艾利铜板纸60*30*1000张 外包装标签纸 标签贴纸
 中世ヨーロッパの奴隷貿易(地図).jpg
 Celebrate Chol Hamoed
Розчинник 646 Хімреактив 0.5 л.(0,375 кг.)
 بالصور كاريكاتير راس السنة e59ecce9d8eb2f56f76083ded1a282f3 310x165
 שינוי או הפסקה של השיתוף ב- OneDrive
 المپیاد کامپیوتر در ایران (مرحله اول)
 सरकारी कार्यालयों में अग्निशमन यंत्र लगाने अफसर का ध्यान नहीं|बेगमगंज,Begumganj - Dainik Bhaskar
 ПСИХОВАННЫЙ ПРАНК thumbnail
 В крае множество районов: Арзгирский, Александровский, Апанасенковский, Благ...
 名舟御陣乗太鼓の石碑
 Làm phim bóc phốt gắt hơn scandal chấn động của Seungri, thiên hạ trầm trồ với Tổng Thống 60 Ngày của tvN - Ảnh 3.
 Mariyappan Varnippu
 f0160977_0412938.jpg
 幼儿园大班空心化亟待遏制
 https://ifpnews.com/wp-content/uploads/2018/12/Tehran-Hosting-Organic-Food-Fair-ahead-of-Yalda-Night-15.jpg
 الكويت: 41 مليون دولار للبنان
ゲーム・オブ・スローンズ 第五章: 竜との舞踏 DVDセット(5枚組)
──────────────────────────────
# Exercise
Copy every record above out again, word for word.

# Problem solution
艾利铜板纸60*30*1000张 外包装标签纸 标签贴纸
 中世ヨーロッパの奴隷貿易(地図).jpg
 Celebrate Chol Hamoed
Розчинник 646 Хімреактив 0.5 л.(0,375 кг.)
 بالصور كاريكاتير راس السنة e59ecce9d8eb2f56f76083ded1a282f3 310x165
 שינוי או הפסקה של השיתוף ב- OneDrive
 المپیاد کامپیوتر در ایران (مرحله اول)
 सरकारी कार्यालयों में अग्निशमन यंत्र लगाने अफसर का ध्यान नहीं|बेगमगंज,Begumganj - Dainik Bhaskar
 ПСИХОВАННЫЙ ПРАНК thumbnail
 В крае множество районов: Арзгирский, Александровский, Апанасенковский, Благ...
 名舟御陣乗太鼓の石碑
 Làm phim bóc phốt gắt hơn scandal chấn động của Seungri, thiên hạ trầm trồ với Tổng Thống 60 Ngày của tvN - Ảnh 3.
 Mariyappan Varnippu
 f0160977_0412938.jpg
 幼儿园大班空心化亟待遏制
 https://ifpnews.com/wp-content/uploads/2018/12/Tehran-Hosting-Organic-Food-Fair-ahead-of-Yalda-Night-15.jpg
 الكويت: 41 مليون دولار للبنان
ゲーム・オブ・スローンズ 第五章: 竜との舞踏 DVDセット(5枚組)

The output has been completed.